WHAT IS BEING ASKED
Please return each of the entries exactly, minus their pictures.

RECORD EXCERPTS
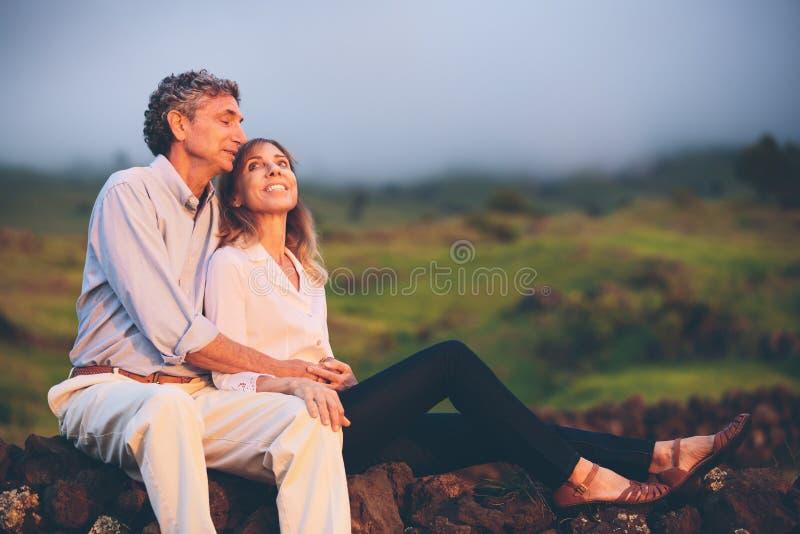 愉快的爱恋的中部年迈的夫妇 免版税图库摄影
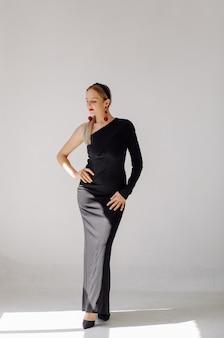 Hermosa mujer modelo posando en vestido elegante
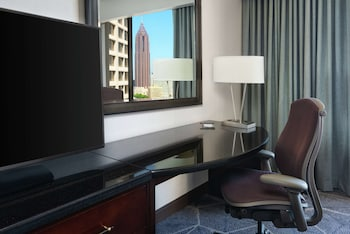 Room, 2 Double Beds (Skyline View)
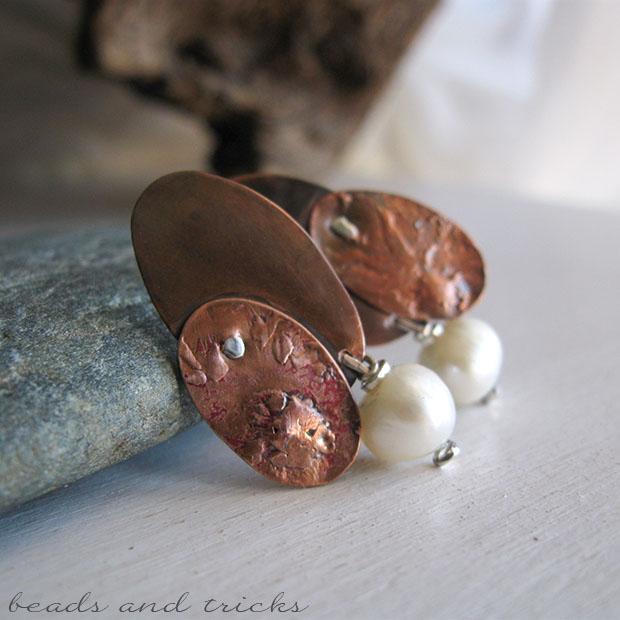 Orecchini a perno in rame reticolato e argento con perla di fiume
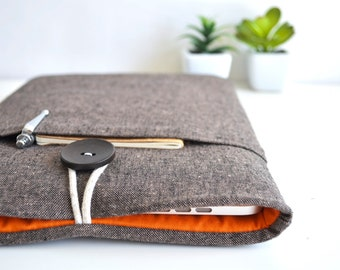 "14"" to 15.6"" Laptop Sleeve 15"" MacBook Pro Case, 15.4 MacBook Cover Unisex Men Padded Linen Laptop Cover - Brown and Orange"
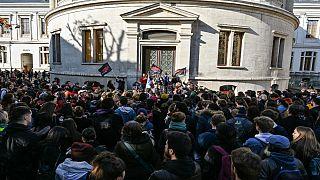 واکنشها به خودسوزی یک دانشجو در فرانسه؛ پردیس دانشگاه لیون۲ به اشغال معترضان درآمد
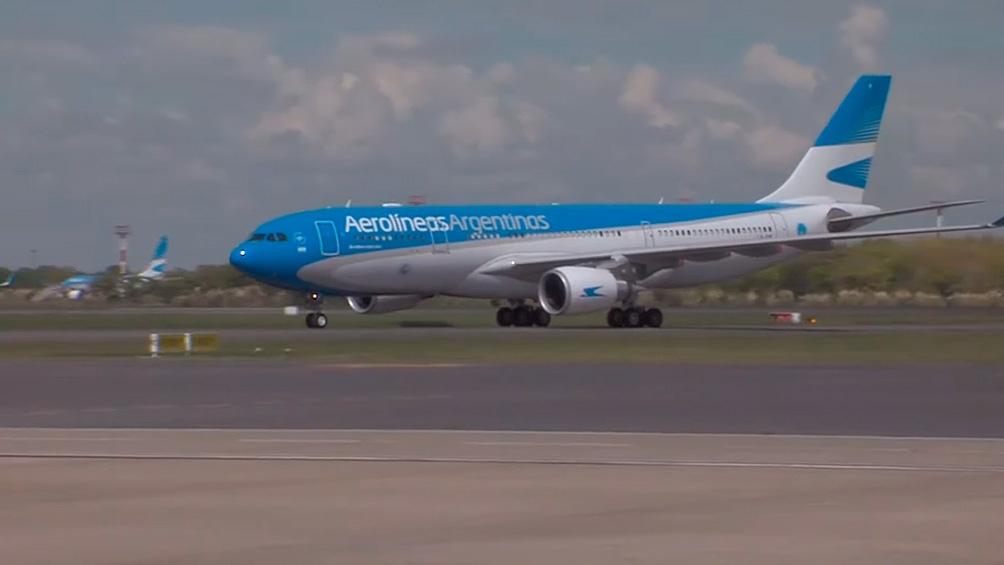 El vuelo AR1069 de Aerolíneas transportó 497.745 dosis del componente 1.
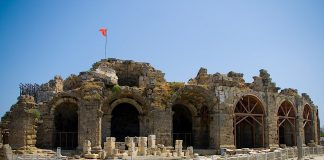 Antalya verwacht volgend jaar 300.000 Poolse toeristen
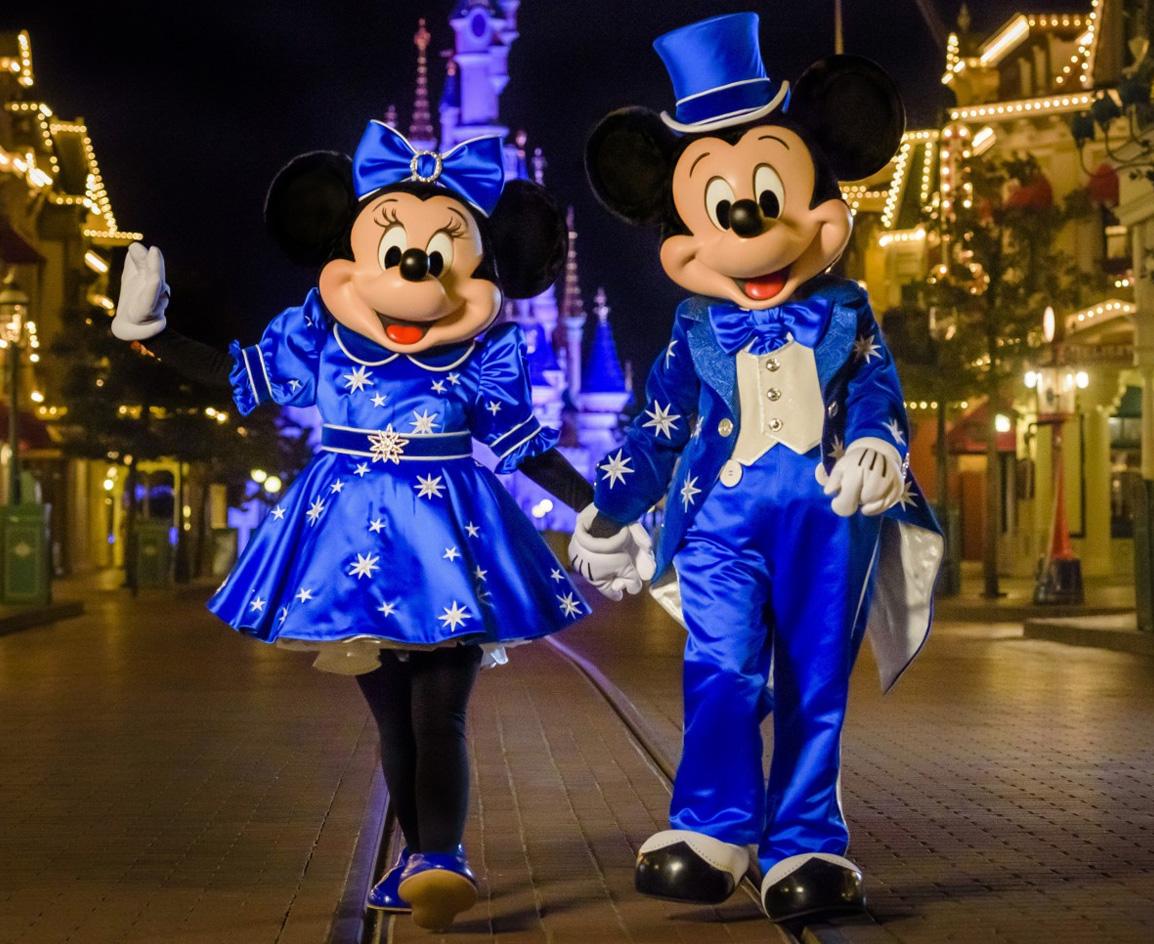 Mickey mouse in disneyland paris 2017 mit neuem outfit - Disneyland paris noel 2017 ...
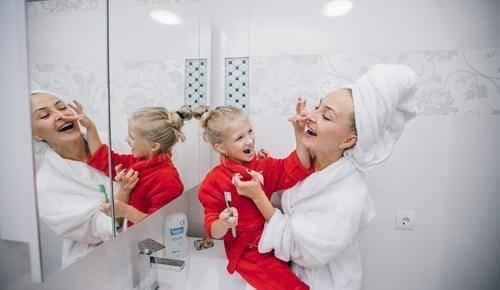 Escovar os dentes das crianças: começar cedo e bem!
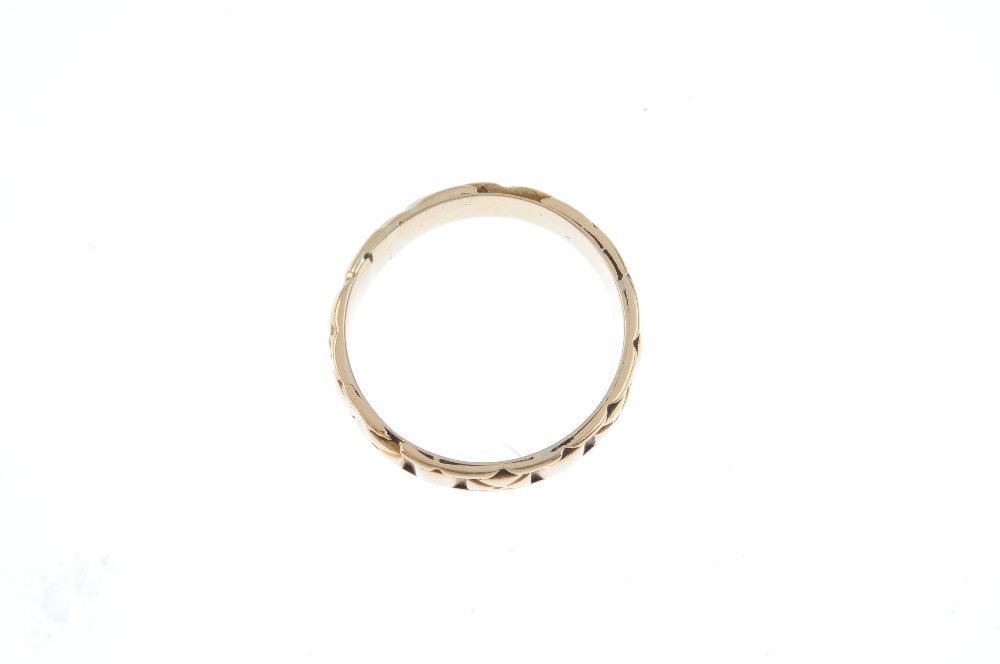 A late Victorian 18ct gold band ring. Designed as an - 2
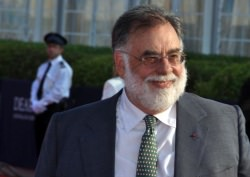 Francis Ford Coppola by wikimedia Georges Biard - Francis Coppola Reserve: Dean Tavoularis designt Etiketten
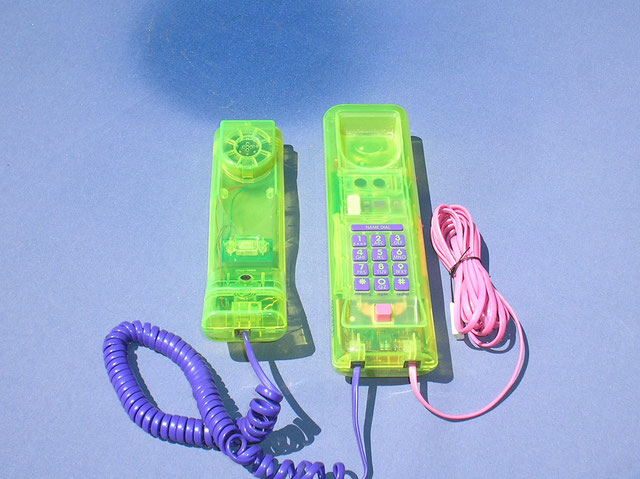 Swatch Twin Phone Modell – Deluxe - Transparent grün.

ANSWER TO THIS TASK
 愉快的爱恋的中部年迈的夫妇 免版税图库摄影
 Hermosa mujer modelo posando en vestido elegante
 Room, 2 Double Beds (Skyline View)
 Orecchini a perno in rame reticolato e argento con perla di fiume
 "14"" to 15.6"" Laptop Sleeve 15"" MacBook Pro Case, 15.4 MacBook Cover Unisex Men Padded Linen Laptop Cover - Brown and Orange"
 واکنشها به خودسوزی یک دانشجو در فرانسه؛ پردیس دانشگاه لیون۲ به اشغال معترضان درآمد
 El vuelo AR1069 de Aerolíneas transportó 497.745 dosis del componente 1.
 Antalya verwacht volgend jaar 300.000 Poolse toeristen
 Mickey mouse in disneyland paris 2017 mit neuem outfit - Disneyland paris noel 2017 ...
 Escovar os dentes das crianças: começar cedo e bem!
 A late Victorian 18ct gold band ring. Designed as an - 2
 Francis Ford Coppola by wikimedia Georges Biard - Francis Coppola Reserve: Dean Tavoularis designt Etiketten
 Swatch Twin Phone Modell – Deluxe - Transparent grün.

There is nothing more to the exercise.